| HN Mirror

Let's say my list has 10^4 members, and there are 10^9 people worldwide. If I design for a 10^-4 false positive rate, then a list constructed by reverse-engineering my algorithm (whether it's a Bloom filter or a truncated hash or anything else) will be 91% false positives, 9% true positives. That's not a huge improvement, but I could imagine applications where someone judged it worth the ~one customer I inconvenience.

This raises fun questions of what it means to disclose a fact, when you're disclosing it probabilistically. Let's say that you tell me the yes/no answer to a question you consider private. I then generate a uniform random number X on [0, 1], and disclose (("you told me yes") || (X >= a)) for some agreed constant a.

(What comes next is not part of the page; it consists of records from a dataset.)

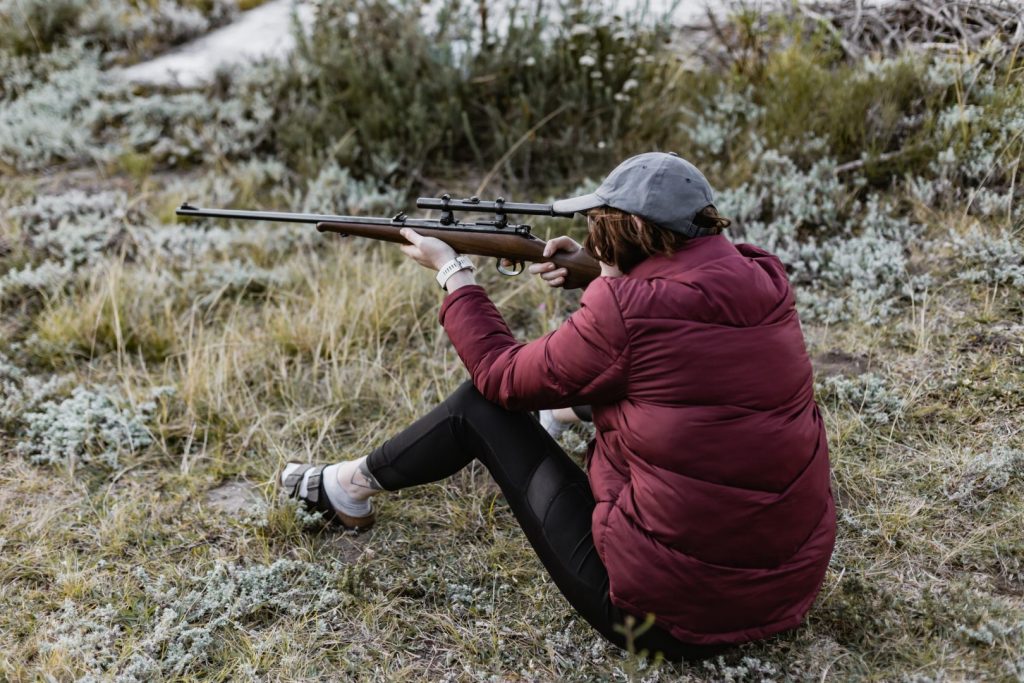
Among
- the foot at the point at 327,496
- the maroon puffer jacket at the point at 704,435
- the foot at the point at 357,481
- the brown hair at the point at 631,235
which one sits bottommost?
the foot at the point at 327,496

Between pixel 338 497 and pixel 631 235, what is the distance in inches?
61.4

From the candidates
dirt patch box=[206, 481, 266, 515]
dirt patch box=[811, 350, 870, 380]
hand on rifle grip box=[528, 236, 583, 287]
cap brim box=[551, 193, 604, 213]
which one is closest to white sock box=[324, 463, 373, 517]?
dirt patch box=[206, 481, 266, 515]

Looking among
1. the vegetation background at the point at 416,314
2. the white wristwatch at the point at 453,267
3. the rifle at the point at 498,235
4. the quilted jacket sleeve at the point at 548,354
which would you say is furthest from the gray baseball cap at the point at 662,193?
the vegetation background at the point at 416,314

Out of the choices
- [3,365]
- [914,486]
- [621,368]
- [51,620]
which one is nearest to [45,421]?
[3,365]

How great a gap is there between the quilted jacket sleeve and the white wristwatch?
0.39 feet

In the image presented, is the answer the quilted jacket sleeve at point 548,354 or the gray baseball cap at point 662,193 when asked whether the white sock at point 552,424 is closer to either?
the quilted jacket sleeve at point 548,354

If a = 1, then I've almost surely just disclosed your secret. If a = 0, then I've almost surely disclosed nothing. At what value of a do you start to care? That's a really messy question, depending on the social consequences of the information being disclosed (what fraction of innocent candidates would you reject to make sure your child's tutor isn't on the list of clients of a psychologist known for treating pedophiles?), and the other public information about you and about my population that an attacker can fuse to make a stronger estimate.

I don't think privacy-through-false-positives is a terribly effective tool. It's just the only possible tool for creating privacy when your rule is public (whether deliberately or after a breach)--so it's interesting to think about places where it could have some benefit.